> **TASK OBJECTIVE**: Return every line below in which "site" appears.

*** Block opens ***

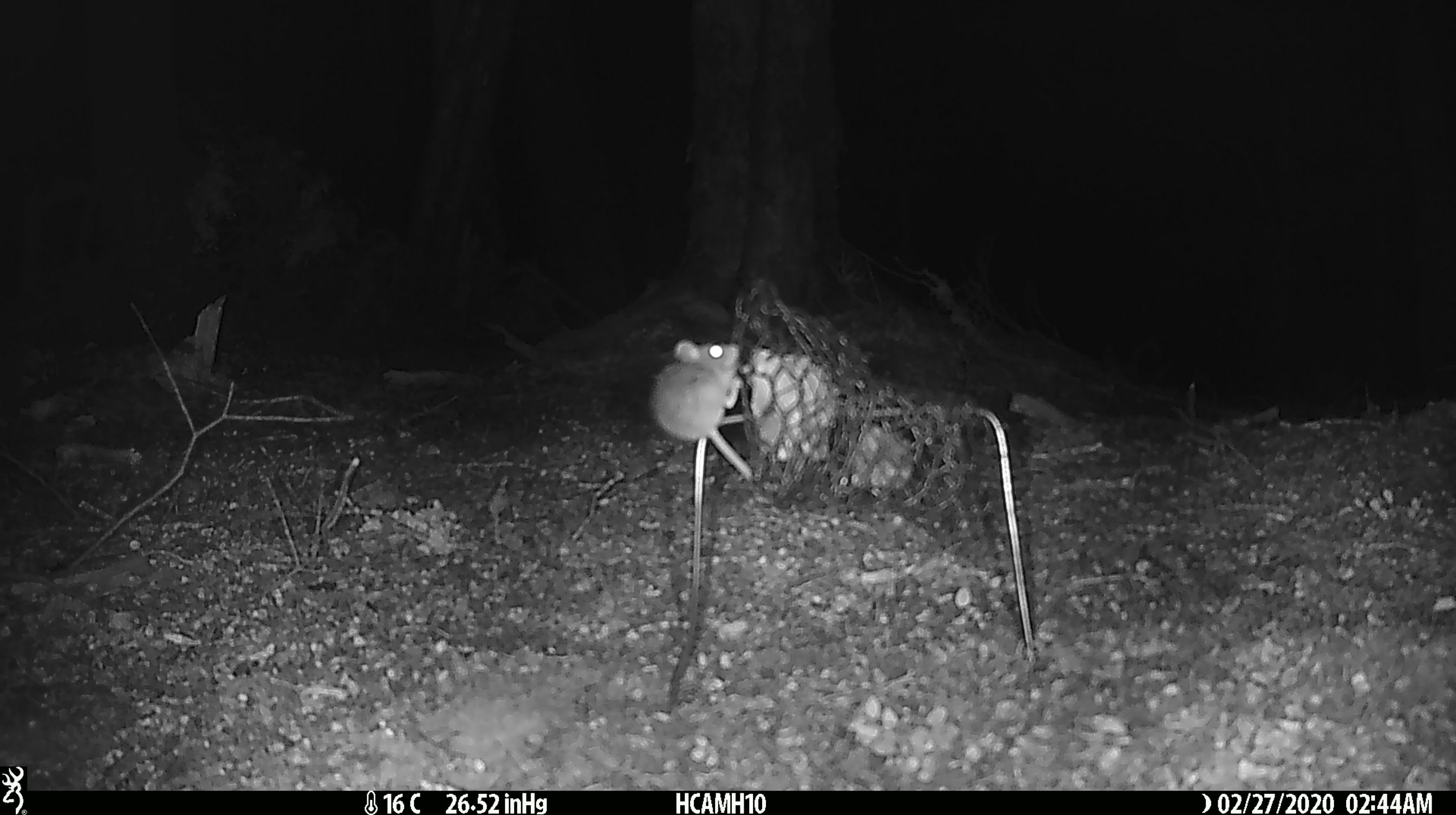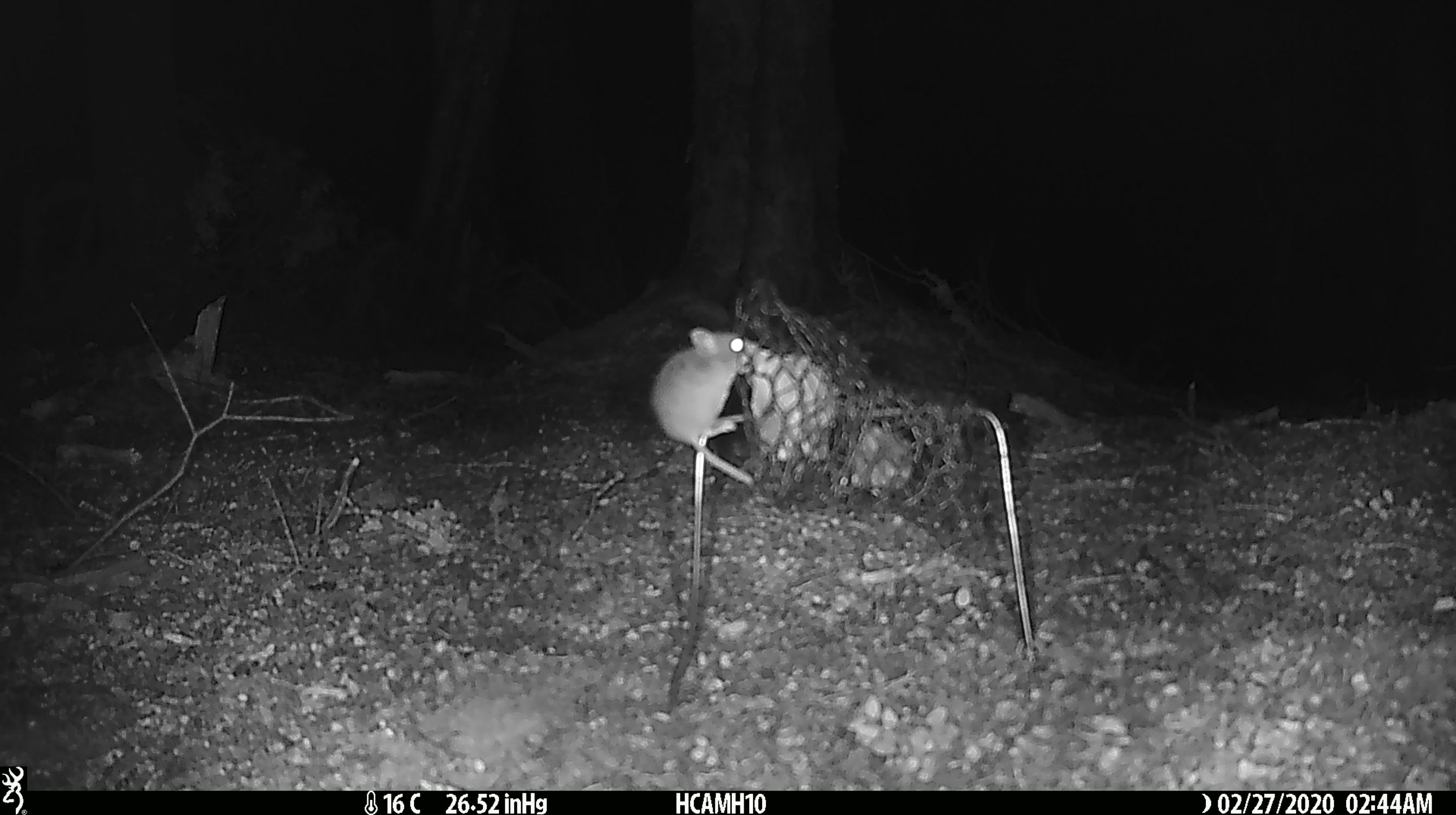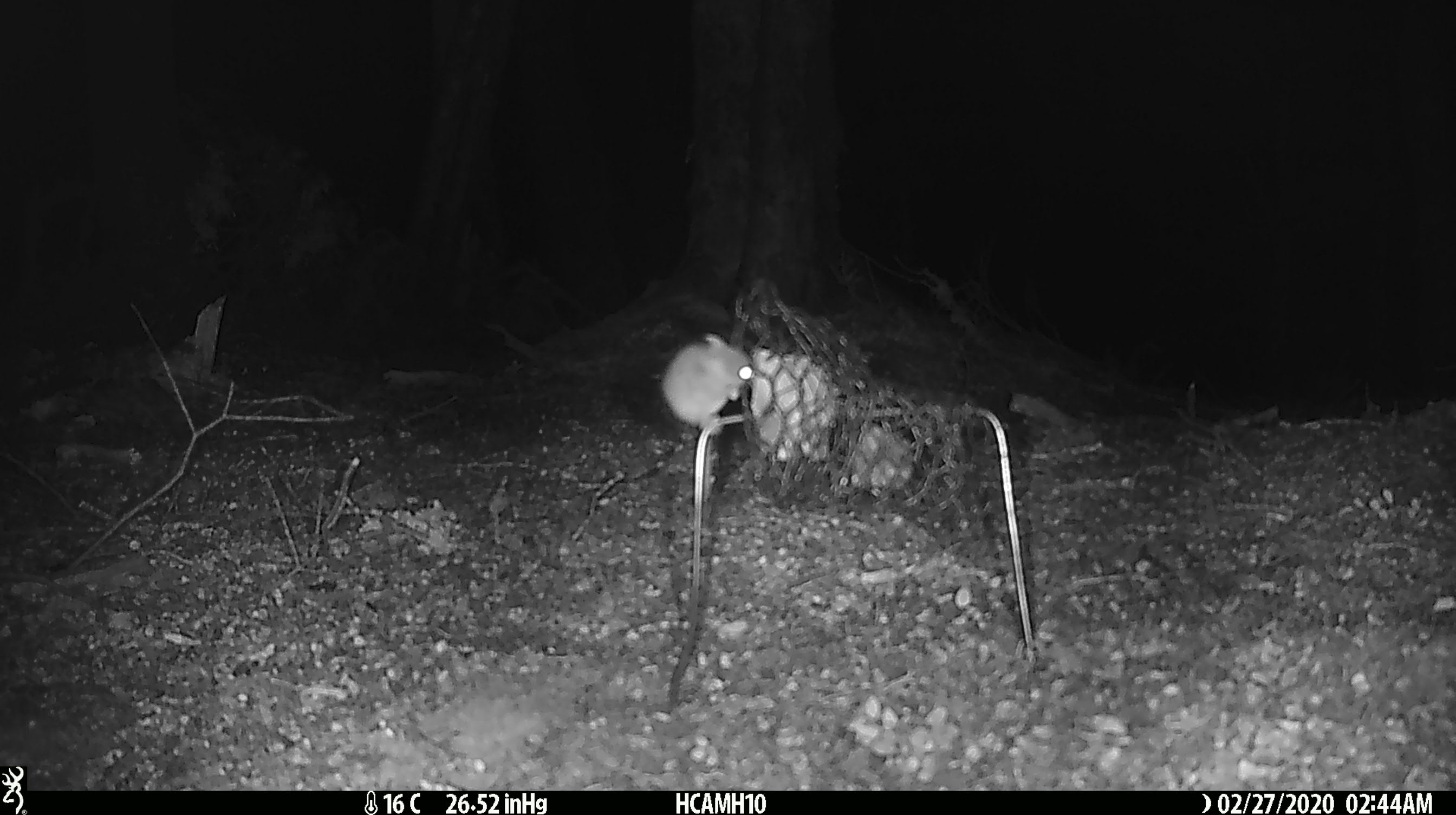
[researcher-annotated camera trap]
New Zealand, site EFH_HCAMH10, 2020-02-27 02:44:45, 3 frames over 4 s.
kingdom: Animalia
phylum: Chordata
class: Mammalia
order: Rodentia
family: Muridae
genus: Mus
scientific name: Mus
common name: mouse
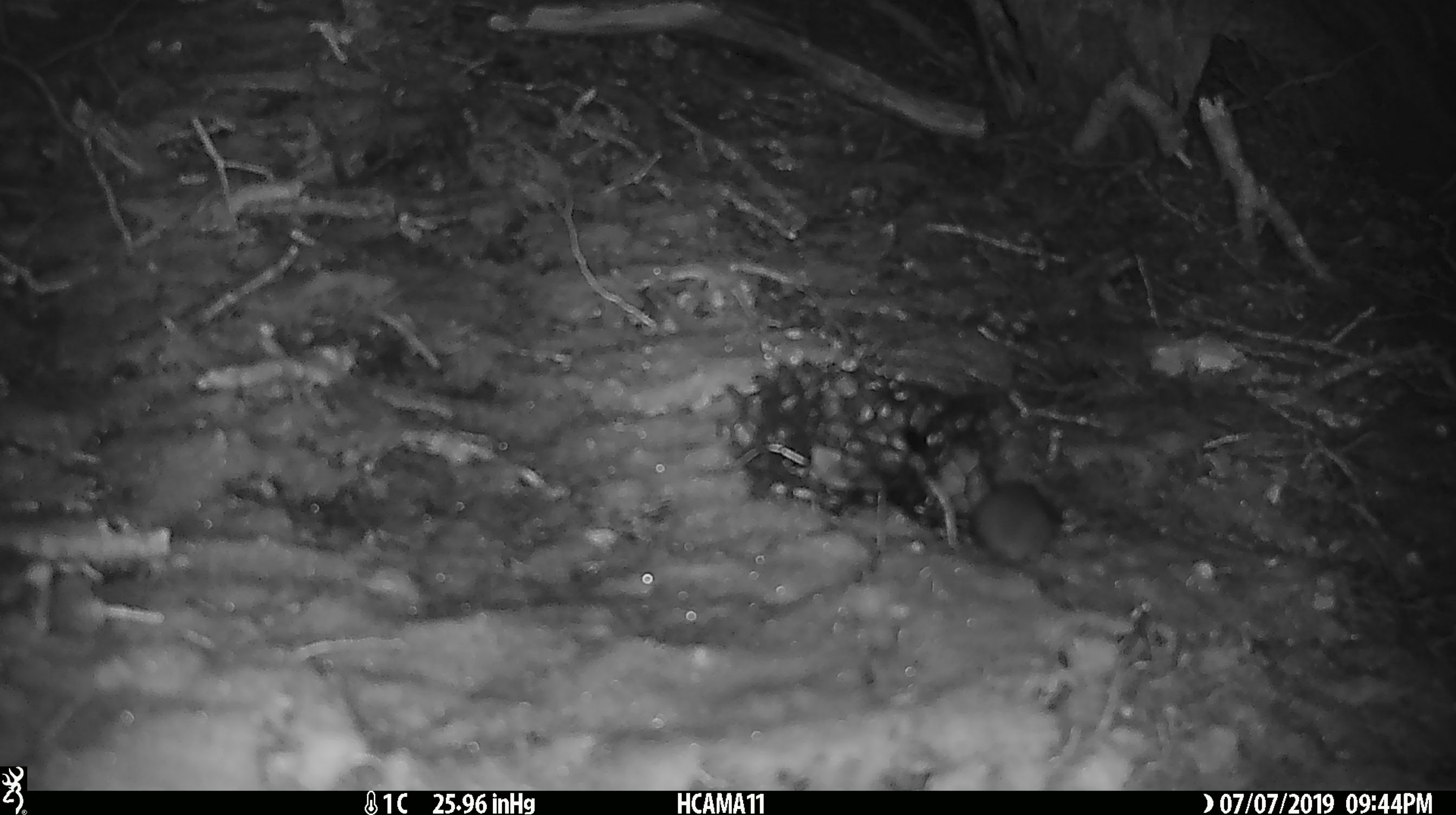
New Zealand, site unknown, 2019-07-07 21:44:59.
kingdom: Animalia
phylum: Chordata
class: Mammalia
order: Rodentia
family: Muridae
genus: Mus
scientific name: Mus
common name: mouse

*** Block closes ***

> **RESULT OF THIS TASK**:
New Zealand, site EFH_HCAMH10, 2020-02-27 02:44:45, 3 frames over 4 s.
New Zealand, site unknown, 2019-07-07 21:44:59.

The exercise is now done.